**The data:**
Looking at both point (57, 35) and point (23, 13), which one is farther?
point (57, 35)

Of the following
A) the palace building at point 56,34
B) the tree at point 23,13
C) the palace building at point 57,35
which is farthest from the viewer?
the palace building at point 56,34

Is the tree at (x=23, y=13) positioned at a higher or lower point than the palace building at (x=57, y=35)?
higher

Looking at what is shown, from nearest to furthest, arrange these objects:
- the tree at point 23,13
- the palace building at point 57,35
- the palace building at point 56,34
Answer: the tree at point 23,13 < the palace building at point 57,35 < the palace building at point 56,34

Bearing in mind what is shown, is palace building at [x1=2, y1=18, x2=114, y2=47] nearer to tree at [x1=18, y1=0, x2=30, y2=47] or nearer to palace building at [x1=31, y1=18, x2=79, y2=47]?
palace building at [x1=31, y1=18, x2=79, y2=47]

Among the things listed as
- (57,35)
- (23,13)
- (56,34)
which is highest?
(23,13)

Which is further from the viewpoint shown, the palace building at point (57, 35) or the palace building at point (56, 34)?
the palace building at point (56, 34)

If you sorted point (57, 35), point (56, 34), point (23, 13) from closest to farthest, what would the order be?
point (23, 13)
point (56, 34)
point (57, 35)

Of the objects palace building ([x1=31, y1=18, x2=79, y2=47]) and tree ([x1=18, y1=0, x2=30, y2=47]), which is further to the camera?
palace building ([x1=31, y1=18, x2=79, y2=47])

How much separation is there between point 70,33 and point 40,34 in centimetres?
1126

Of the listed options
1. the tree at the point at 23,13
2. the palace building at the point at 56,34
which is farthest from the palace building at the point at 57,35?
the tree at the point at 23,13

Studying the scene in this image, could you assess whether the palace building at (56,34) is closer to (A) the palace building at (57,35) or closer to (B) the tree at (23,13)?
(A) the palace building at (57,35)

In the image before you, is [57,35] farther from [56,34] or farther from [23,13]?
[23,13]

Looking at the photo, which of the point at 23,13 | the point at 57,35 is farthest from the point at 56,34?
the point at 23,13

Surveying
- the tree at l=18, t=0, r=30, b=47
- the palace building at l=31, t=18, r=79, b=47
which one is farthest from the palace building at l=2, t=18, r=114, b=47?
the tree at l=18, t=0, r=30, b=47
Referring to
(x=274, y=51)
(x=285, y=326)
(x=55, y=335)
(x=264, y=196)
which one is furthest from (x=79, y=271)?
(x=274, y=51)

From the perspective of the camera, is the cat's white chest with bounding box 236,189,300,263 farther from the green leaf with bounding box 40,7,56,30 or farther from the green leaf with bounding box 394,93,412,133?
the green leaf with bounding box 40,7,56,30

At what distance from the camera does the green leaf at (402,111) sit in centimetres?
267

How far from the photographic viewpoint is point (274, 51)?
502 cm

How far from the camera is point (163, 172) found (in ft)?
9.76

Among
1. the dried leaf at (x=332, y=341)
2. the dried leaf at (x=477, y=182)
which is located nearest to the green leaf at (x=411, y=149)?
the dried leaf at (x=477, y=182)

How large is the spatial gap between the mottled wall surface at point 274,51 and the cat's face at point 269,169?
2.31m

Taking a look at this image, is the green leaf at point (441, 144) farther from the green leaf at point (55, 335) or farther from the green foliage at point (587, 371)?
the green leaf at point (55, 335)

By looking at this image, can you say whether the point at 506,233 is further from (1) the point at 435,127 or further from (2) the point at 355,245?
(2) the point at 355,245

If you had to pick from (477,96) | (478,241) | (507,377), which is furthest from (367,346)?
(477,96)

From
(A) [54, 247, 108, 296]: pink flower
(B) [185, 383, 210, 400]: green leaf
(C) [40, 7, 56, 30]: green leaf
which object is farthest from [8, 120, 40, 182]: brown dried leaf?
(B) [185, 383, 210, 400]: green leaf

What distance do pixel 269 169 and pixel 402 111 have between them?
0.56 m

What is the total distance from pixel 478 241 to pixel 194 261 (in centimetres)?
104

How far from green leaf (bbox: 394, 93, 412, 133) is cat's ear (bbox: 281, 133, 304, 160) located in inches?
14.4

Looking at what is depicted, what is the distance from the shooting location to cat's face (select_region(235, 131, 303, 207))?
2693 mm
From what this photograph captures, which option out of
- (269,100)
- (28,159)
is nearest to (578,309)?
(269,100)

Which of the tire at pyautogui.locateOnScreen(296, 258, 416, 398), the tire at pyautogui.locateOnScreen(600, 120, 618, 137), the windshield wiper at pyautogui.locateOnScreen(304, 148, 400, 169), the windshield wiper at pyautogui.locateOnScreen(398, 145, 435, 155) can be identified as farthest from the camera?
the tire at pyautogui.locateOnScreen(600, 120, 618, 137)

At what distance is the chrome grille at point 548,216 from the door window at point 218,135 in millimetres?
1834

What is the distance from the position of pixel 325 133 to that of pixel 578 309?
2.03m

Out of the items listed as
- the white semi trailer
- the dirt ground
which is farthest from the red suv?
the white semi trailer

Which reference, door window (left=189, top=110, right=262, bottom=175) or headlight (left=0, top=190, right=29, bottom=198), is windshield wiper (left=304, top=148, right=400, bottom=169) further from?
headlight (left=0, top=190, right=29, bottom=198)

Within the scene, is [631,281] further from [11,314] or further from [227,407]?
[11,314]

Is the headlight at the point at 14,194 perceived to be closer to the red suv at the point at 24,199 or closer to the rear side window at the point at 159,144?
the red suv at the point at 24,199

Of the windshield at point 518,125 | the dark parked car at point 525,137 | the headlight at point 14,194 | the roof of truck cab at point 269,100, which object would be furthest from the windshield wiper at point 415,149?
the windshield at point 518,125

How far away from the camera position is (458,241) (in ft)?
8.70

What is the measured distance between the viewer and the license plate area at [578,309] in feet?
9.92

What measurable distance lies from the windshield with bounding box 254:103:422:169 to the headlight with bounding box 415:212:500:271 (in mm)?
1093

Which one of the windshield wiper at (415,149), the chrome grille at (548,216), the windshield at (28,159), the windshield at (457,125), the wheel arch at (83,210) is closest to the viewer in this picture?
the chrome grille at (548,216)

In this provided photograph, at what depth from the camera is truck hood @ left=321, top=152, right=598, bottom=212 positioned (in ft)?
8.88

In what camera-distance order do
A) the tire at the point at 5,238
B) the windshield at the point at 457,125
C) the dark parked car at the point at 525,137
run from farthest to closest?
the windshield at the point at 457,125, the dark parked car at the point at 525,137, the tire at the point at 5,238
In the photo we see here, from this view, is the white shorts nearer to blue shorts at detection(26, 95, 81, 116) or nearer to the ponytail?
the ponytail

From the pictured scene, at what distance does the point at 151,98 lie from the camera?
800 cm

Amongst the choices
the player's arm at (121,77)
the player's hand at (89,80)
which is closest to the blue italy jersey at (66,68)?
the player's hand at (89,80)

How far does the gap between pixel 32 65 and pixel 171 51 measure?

**Aim:**
Output every item above verbatim, line for line, from the first to the last.

**Exercise solution:**
Looking at both point (57, 35) and point (23, 13), which one is farther?
point (57, 35)

Of the following
A) the palace building at point 56,34
B) the tree at point 23,13
C) the palace building at point 57,35
which is farthest from the viewer?
the palace building at point 56,34

Is the tree at (x=23, y=13) positioned at a higher or lower point than the palace building at (x=57, y=35)?
higher

Looking at what is shown, from nearest to furthest, arrange these objects:
- the tree at point 23,13
- the palace building at point 57,35
- the palace building at point 56,34
Answer: the tree at point 23,13 < the palace building at point 57,35 < the palace building at point 56,34

Bearing in mind what is shown, is palace building at [x1=2, y1=18, x2=114, y2=47] nearer to tree at [x1=18, y1=0, x2=30, y2=47] or nearer to palace building at [x1=31, y1=18, x2=79, y2=47]?
palace building at [x1=31, y1=18, x2=79, y2=47]

Among the things listed as
- (57,35)
- (23,13)
- (56,34)
which is highest?
(23,13)

Which is further from the viewpoint shown, the palace building at point (57, 35) or the palace building at point (56, 34)?
the palace building at point (56, 34)

If you sorted point (57, 35), point (56, 34), point (23, 13) from closest to farthest, what would the order be?
point (23, 13)
point (56, 34)
point (57, 35)

Of the objects palace building ([x1=31, y1=18, x2=79, y2=47]) and tree ([x1=18, y1=0, x2=30, y2=47]), which is further to the camera?
palace building ([x1=31, y1=18, x2=79, y2=47])

How much separation is there between point 70,33 and point 40,34 in centimetres?
1126

Of the listed options
1. the tree at the point at 23,13
2. the palace building at the point at 56,34
which is farthest from the palace building at the point at 57,35?
the tree at the point at 23,13

Studying the scene in this image, could you assess whether the palace building at (56,34) is closer to (A) the palace building at (57,35) or closer to (B) the tree at (23,13)?
(A) the palace building at (57,35)

In the image before you, is [57,35] farther from [56,34] or farther from [23,13]?
[23,13]

Looking at the photo, which of the point at 23,13 | the point at 57,35 is farthest from the point at 56,34?
the point at 23,13

Surveying
- the tree at l=18, t=0, r=30, b=47
- the palace building at l=31, t=18, r=79, b=47
which one is farthest from the palace building at l=2, t=18, r=114, b=47?
the tree at l=18, t=0, r=30, b=47
Referring to
(x=274, y=51)
(x=285, y=326)
(x=55, y=335)
(x=264, y=196)
which one is furthest from (x=79, y=271)?
(x=274, y=51)

From the perspective of the camera, is the cat's white chest with bounding box 236,189,300,263 farther from the green leaf with bounding box 40,7,56,30 or farther from the green leaf with bounding box 394,93,412,133?
the green leaf with bounding box 40,7,56,30

At what distance from the camera does the green leaf at (402,111) sit in centimetres?
267

How far from the photographic viewpoint is point (274, 51)?
502 cm

How far from the camera is point (163, 172) found (in ft)?
9.76

Among
1. the dried leaf at (x=332, y=341)
2. the dried leaf at (x=477, y=182)
which is located nearest to the green leaf at (x=411, y=149)?
the dried leaf at (x=477, y=182)

How large is the spatial gap between the mottled wall surface at point 274,51 and the cat's face at point 269,169?
2.31m

Taking a look at this image, is the green leaf at point (441, 144) farther from the green leaf at point (55, 335) or farther from the green foliage at point (587, 371)?
the green leaf at point (55, 335)

By looking at this image, can you say whether the point at 506,233 is further from (1) the point at 435,127 or further from (2) the point at 355,245?
(2) the point at 355,245

If you had to pick from (477,96) | (478,241) | (507,377), which is furthest from (367,346)?
(477,96)

From
(A) [54, 247, 108, 296]: pink flower
(B) [185, 383, 210, 400]: green leaf
(C) [40, 7, 56, 30]: green leaf
which object is farthest from [8, 120, 40, 182]: brown dried leaf?
(B) [185, 383, 210, 400]: green leaf

What distance do pixel 269 169 and pixel 402 111 have between them?
0.56 m

What is the total distance from pixel 478 241 to pixel 194 261 (in centimetres)?
104

How far from green leaf (bbox: 394, 93, 412, 133) is cat's ear (bbox: 281, 133, 304, 160) located in inches?
14.4

Looking at what is depicted, what is the distance from the shooting location to cat's face (select_region(235, 131, 303, 207))?
2693 mm
From what this photograph captures, which option out of
- (269,100)
- (28,159)
is nearest to (578,309)?
(269,100)

Which of the tire at pyautogui.locateOnScreen(296, 258, 416, 398), the tire at pyautogui.locateOnScreen(600, 120, 618, 137), the windshield wiper at pyautogui.locateOnScreen(304, 148, 400, 169), the windshield wiper at pyautogui.locateOnScreen(398, 145, 435, 155) can be identified as farthest from the camera?
the tire at pyautogui.locateOnScreen(600, 120, 618, 137)

At what distance is the chrome grille at point 548,216 from the door window at point 218,135 in millimetres?
1834

What is the distance from the position of pixel 325 133 to that of pixel 578 309?
2.03m

Out of the items listed as
- the white semi trailer
- the dirt ground
which is farthest from the red suv?
the white semi trailer

Which reference, door window (left=189, top=110, right=262, bottom=175) or headlight (left=0, top=190, right=29, bottom=198), is windshield wiper (left=304, top=148, right=400, bottom=169) further from?
headlight (left=0, top=190, right=29, bottom=198)

Within the scene, is [631,281] further from [11,314] or further from [227,407]?
[11,314]

Is the headlight at the point at 14,194 perceived to be closer to the red suv at the point at 24,199 or closer to the rear side window at the point at 159,144?
the red suv at the point at 24,199

Of the windshield at point 518,125 | the dark parked car at point 525,137 | the headlight at point 14,194 | the roof of truck cab at point 269,100, which object would be furthest from the windshield wiper at point 415,149?
the windshield at point 518,125

How far away from the camera position is (458,241) (in ft)?
8.70

What is the measured distance between the viewer and the license plate area at [578,309] in feet?
9.92

What measurable distance lies from the windshield with bounding box 254:103:422:169 to the headlight with bounding box 415:212:500:271 (in mm)?
1093

Which one of the windshield wiper at (415,149), the chrome grille at (548,216), the windshield at (28,159), the windshield at (457,125), the wheel arch at (83,210) is closest to the viewer in this picture?
the chrome grille at (548,216)

In this provided photograph, at what depth from the camera is truck hood @ left=321, top=152, right=598, bottom=212 positioned (in ft)?
8.88

In what camera-distance order do
A) the tire at the point at 5,238
B) the windshield at the point at 457,125
C) the dark parked car at the point at 525,137
run from farthest to closest?
the windshield at the point at 457,125, the dark parked car at the point at 525,137, the tire at the point at 5,238
In the photo we see here, from this view, is the white shorts nearer to blue shorts at detection(26, 95, 81, 116) or nearer to the ponytail?
the ponytail

From the pictured scene, at what distance does the point at 151,98 lie from the camera?
800 cm

Amongst the choices
the player's arm at (121,77)
the player's hand at (89,80)
which is closest to the blue italy jersey at (66,68)?
the player's hand at (89,80)

How far does the gap between pixel 32 65 and pixel 171 51 measure?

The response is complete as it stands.